Updated on March 17, 2012

Various risks in the electricity market

The strategic, market, and technical risks are the three main sources of risks for the players in the electricity market.

Strategic risk is often called political risk and it is associated with changes in regulations and legislation. For example there may be changes in energy legislation, changes in concessions for power plants, new rules for export/import to foreign countries, changes in the domestic interest rate level, changes in the currency rate, and solvency problems in important customer groups.

Market risk is the dominating risk and is associated with changes in prices resulting from uncertainties in supply and demand of electrical energy. The supply of electricity is influenced by many conditions. In a hydropower-based system precipitation and inflow will be very important. In addition the temperature conditions are of importance since it affects the consumption and timing and speed of snow melting. Multi-year water reservoirs and import agreements during dry years contribute to decrease this uncertainty. Export of power to foreign countries affects the expectation about the future electricity price. If there is surplus of thermal energy in the foreign countries this could give decreased prices in a hydropower-based system such as the Norwegian one. Conversely, if the thermal energy producers are heavily taxed this would give an increase in the electricity prices in the Norwegian system.

The electricity demand depends on many uncertain factors that affect the future electricity price. Temperature development in the long-run will affect the demand growth. In the short-run the uncertainty about the temperature has great influence, because it can change the assumptions for possible bidding in the spot market. The general activity in the economy will influence demand. If the level is high, the energy demand is high and with it the electricity demand. If a part of the electricity intensive industry is shut down, it will give a large surplus of electricity and therefore decrease the prices for a substantial time. The technological development will also have significance for the demand for electricity. Investments in energy efficiency equipment will typically give a reduced demand for electricity. New energy effective technology can change the consumers’ demand pattern. Technological and financial developments can also change the demand and lead to competition between different energy carriers and energy forms.

The main components of market risk are price, basis (spot price minus futures price), volume, counter-party, and liquidity risk. Price risk is associated with uncertainty in future price. Basis risk is due to the price difference between the spot price of the asset to be hedged and the futures price of the contract used. If the asset to be hedged and the asset underlying the futures contract are the same, the basis should be zero at the expiration of the futures contract. Volume risk is associated with uncertainty in the future volume. Counter-party risk is associated with the counter part being uncertain payer or supplier. Liquidity risk is the risk that a firm may not be able to, or cannot easily, unwind or offset a particular position at or near the previous market price, because of inadequate market depth.

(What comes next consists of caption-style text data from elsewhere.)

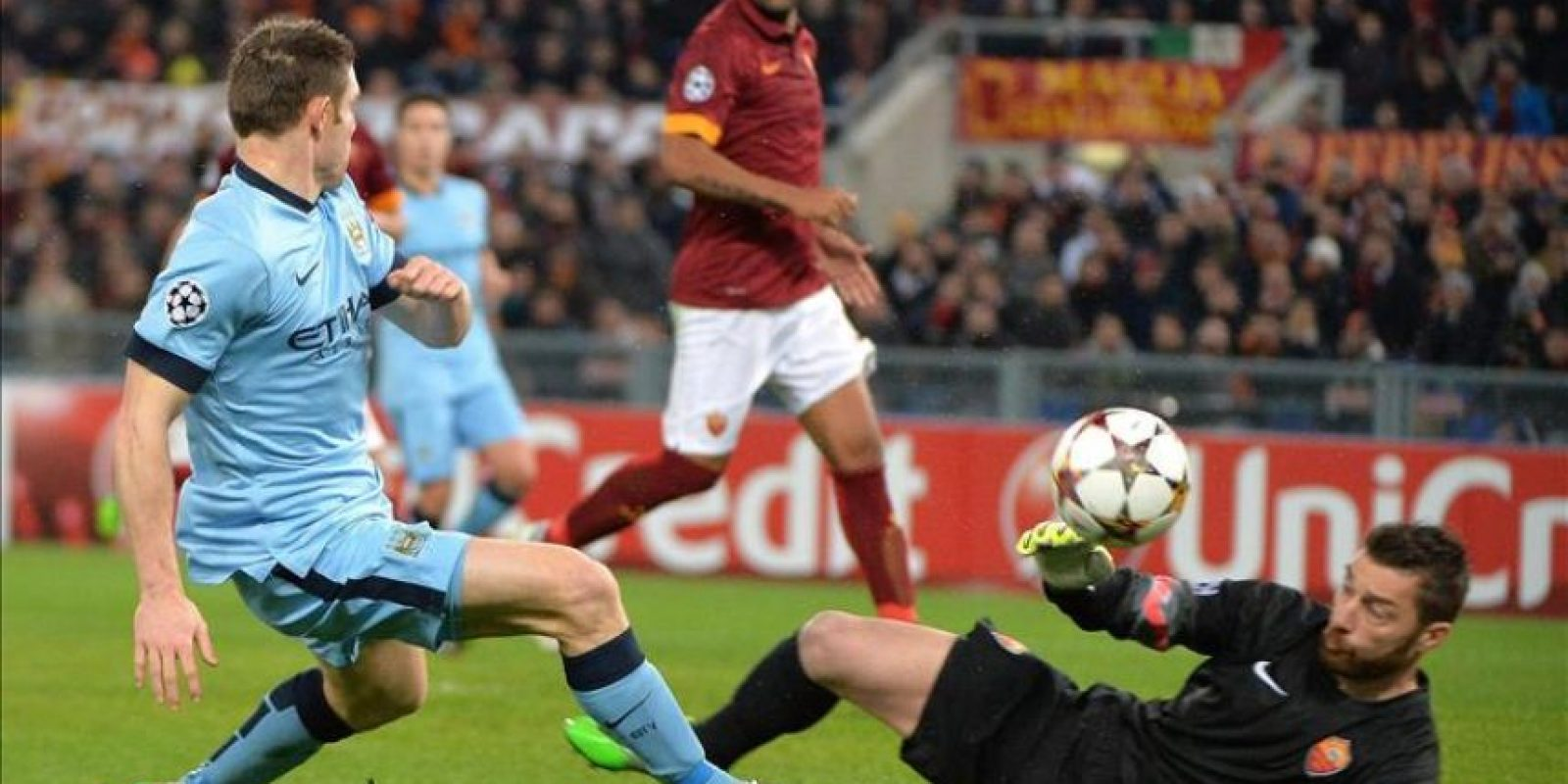 Morgan De Sanctis (d) del AS Roma en acción ante James Milner del Manchester City durante un partido del grupo E de la Liga de Campeones disputado en el estadio Olímpico, Italia. EFE
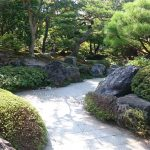 DIY庭づくりにおすすめ!石を使った庭づくりの方法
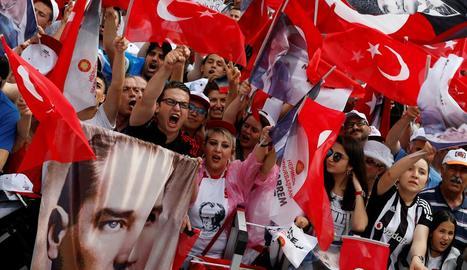 Simpatitzants del candidat de l'oposició Muharrem Ince.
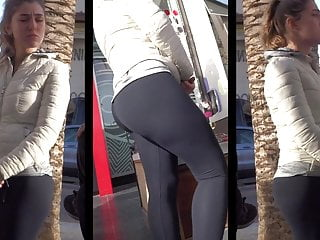pawg closeup bubble booty black leggings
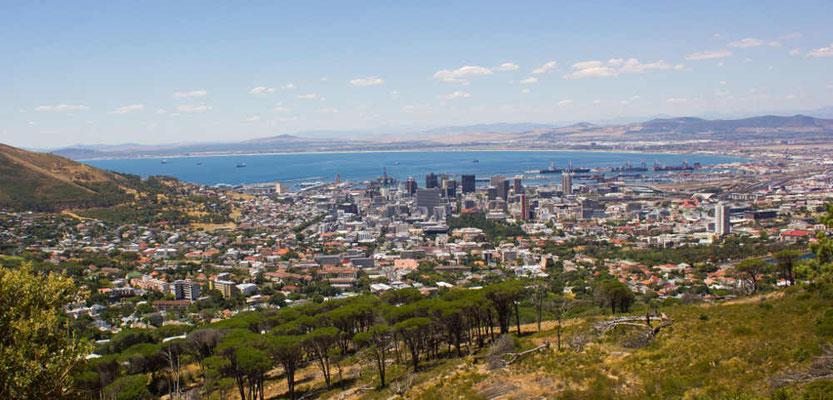 Kapstadt vom Fuß des Tafelbergs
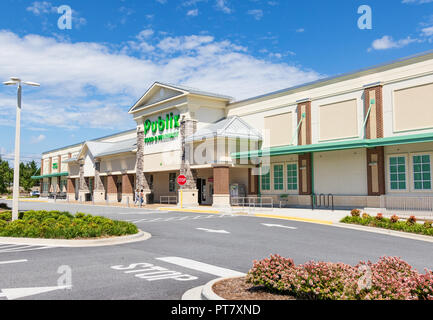 HICKORY, NORTH CAROLINA, USA- 9/18/18:  Publix Grocery store building & parking lot. - Stock Image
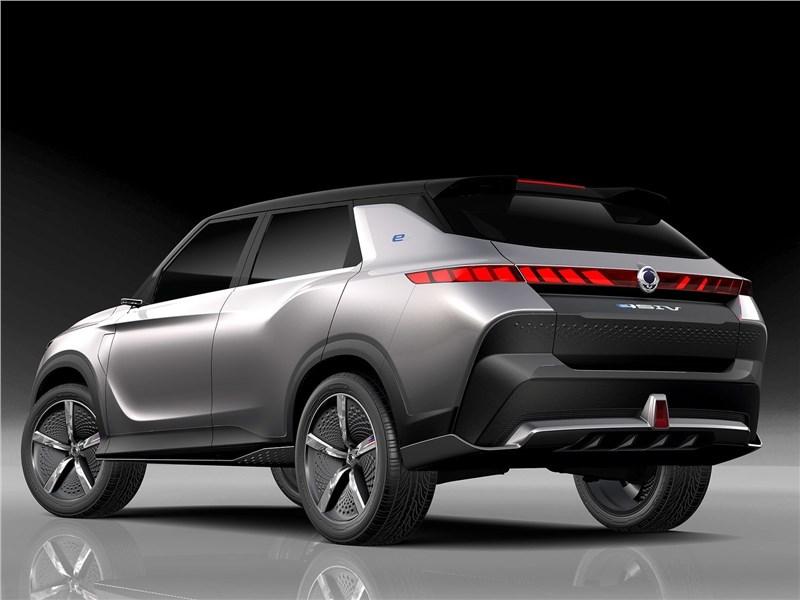 SsangYong e-SIV EV Concept 2018 вид сзади сбоку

In order to understand market risk we must model changes in price, understand the volatility for individual markets and the correlations between different markets. At a higher level, one can face the risk of poorly liquid markets that makes price discovery and hedging difficult.

Market risk is a major problem for participants that generate electricity subject to inter-temporal constraints. These are power plants where decisions taken at one time interval can restrict decisions taken after that. Storage hydro systems, plants with ramp-rate constraints, and plants with start-up costs are some examples of plants with inter-temporal constraints.

Technical risk is associated with outages of generation and transmission facilities. Distribution companies will be exposed to this risk. Technical risk does not affect the electricity market and the contract portfolio extensively because outages have short duration and occur infrequently.